Depending on how the LNPs are designed, would resistance also potentially cripple the cancer cells? Like, it stops surfacing some cholesterol receptor because the drug is being delivered by LNPs that target that receptor, and now the cell is starved for cholesterol?
I've heard about drug resistance in bacteria leading to slower growth / reduced virulence. Maybe the same would occur with cancers. A drug that could effectively switch an aggressive cancer into a slow-growing one wouldn't be the worst thing.
I'm no expert, but p53 is known as "the guardian of the genome."
If p53 is reactivated, the cancer cell dies.
https://en.wikipedia.org/wiki/P53
Perhaps a different mutation that disables p53 could evade the pattern match.
This article is all about p53.
Edit: This section of the wiki best explains this critical cellular component...
p53 regulates cell cycle progression, apoptosis, and genomic stability through multiple mechanisms:
-Activates DNA repair proteins in response to DNA damage, suggesting a potential role in aging.
-Arrests the cell cycle at the G1/S checkpoint upon DNA damage, allowing time for repair before progression.
-Initiates apoptosis if the damage is beyond repair.
-Essential for the senescence response triggered by short telomeres.
>Depending on how the LNPs are designed, would resistance also potentially cripple the cancer cells?
Yes, if the LNP could be engineered to target an essential surface receptor, which is still a very tough problem. It would also not solve the issue of the payload successfully entering the cell but being subsequently degraded.
>I've heard about drug resistance in bacteria leading to slower growth / reduced virulence. Maybe the same would occur with cancers. A drug that could effectively switch an aggressive cancer into a slow-growing one wouldn't be the worst thing.

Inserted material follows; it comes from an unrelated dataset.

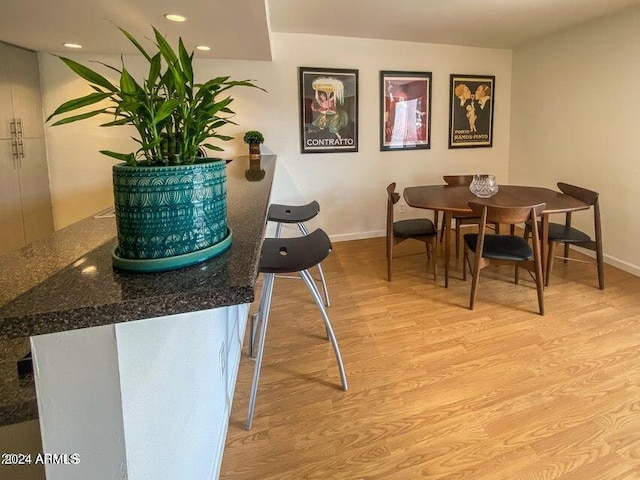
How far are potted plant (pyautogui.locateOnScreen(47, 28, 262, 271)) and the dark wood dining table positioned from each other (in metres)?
2.27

This is essentially how treatment for chronic lymphocytic leukemia happens (hence why it's called "chronic"). People with CLL can stay on BTK inhibitors for decades, often until they die of other natural causes.

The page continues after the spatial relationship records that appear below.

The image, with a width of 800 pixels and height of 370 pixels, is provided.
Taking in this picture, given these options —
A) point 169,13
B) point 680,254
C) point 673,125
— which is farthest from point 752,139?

Interesting, thanks for the info!
Another question: how does this approach compare to trying to repair the pathogenic variants in the cancer? I asked here about that approach recently and the response was mainly about delivery difficulties: https://news.ycombinator.com/item?id=48285386
Even with 100% delivery efficacy, editing efficacy is nowhere near 100%. CRISPR/Cas editors will reliably detect the target sequence but will not reliably edit it in order to repair the mutant allele, whereas CRISPR/Cas12a2 will activate and destroy chromatin ~100% of the time when it detects the target.

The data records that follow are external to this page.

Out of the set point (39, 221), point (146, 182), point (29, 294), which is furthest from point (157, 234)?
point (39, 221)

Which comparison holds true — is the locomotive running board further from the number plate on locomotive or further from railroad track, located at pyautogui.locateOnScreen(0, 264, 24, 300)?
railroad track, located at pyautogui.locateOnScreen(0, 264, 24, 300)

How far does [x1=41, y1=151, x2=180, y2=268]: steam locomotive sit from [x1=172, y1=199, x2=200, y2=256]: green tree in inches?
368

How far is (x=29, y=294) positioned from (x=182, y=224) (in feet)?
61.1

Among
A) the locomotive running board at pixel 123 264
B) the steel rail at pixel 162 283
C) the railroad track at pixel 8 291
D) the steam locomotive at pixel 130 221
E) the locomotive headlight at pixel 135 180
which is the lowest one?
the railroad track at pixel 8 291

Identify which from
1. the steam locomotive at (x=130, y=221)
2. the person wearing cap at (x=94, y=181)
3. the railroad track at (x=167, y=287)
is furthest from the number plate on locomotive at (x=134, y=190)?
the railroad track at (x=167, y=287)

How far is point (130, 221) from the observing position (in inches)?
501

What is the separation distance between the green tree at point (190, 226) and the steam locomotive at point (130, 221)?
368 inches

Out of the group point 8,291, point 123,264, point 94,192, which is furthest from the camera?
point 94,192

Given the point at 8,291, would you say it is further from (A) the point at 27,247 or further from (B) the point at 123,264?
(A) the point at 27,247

As is often the case, it's a lot easier to indiscriminately destroy than precisely (re)build.
>would resistance also potentially cripple the cancer cells?<
this is the concept of genetic baggage, and metabolic budget.
there is only so much energy to a cell, and scant amounts to "waste" on preservation of something that is not used. in the long term, carrying unused properties are disadvantageous, and reduce reproductive output [replication]
the result is "unfettered" oncocytes outgrow those with baggage, and occlude access to resource. if there is no challange that reduces population of nonresistant cells, the resistance will be minimized and extinct in the face of large disparity of success.